======== Recorded data
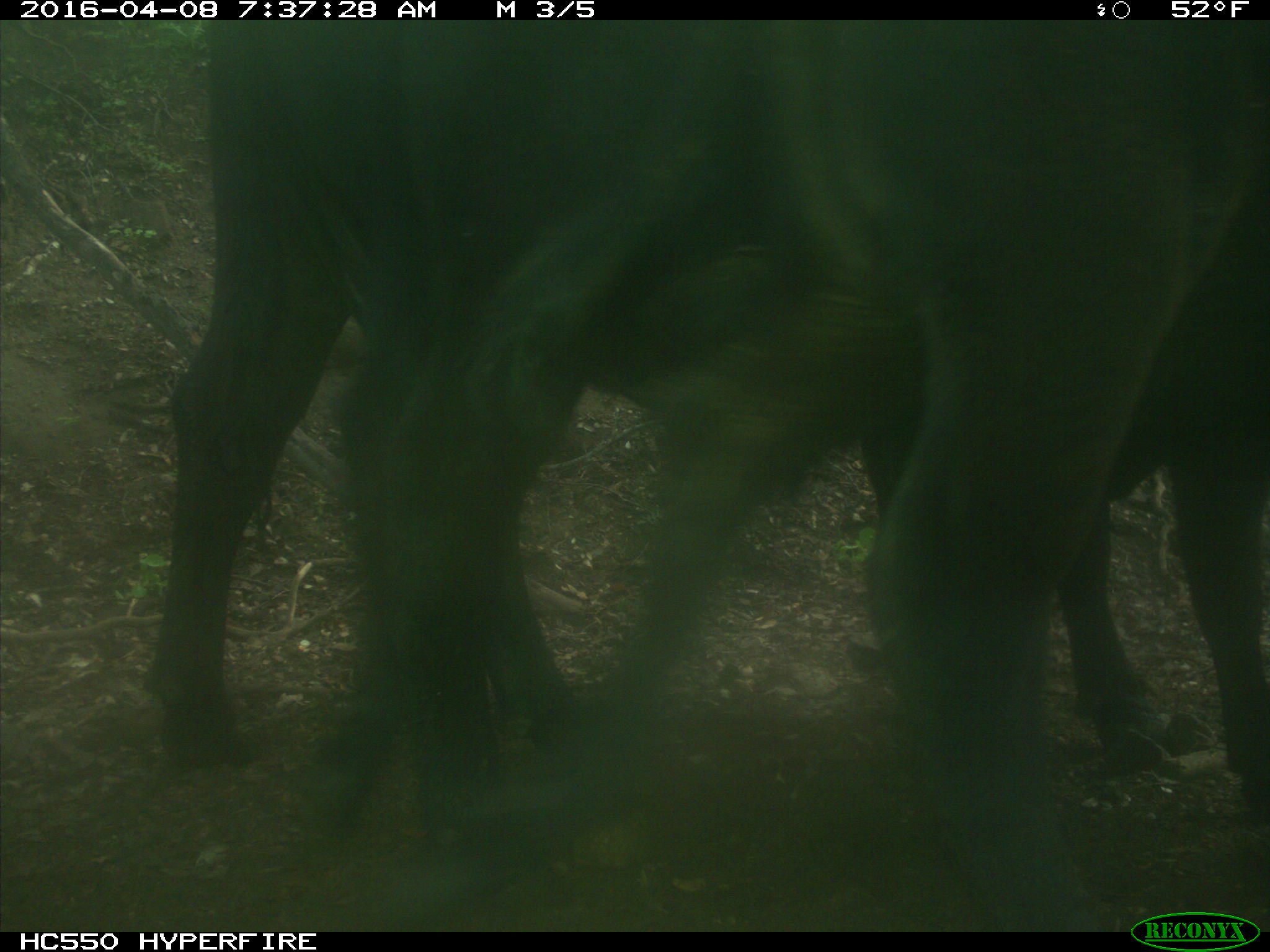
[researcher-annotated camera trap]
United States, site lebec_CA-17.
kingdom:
================
Could you give the material above again, exactly and without its pictures?

[researcher-annotated camera trap]
United States, site lebec_CA-17.
kingdom:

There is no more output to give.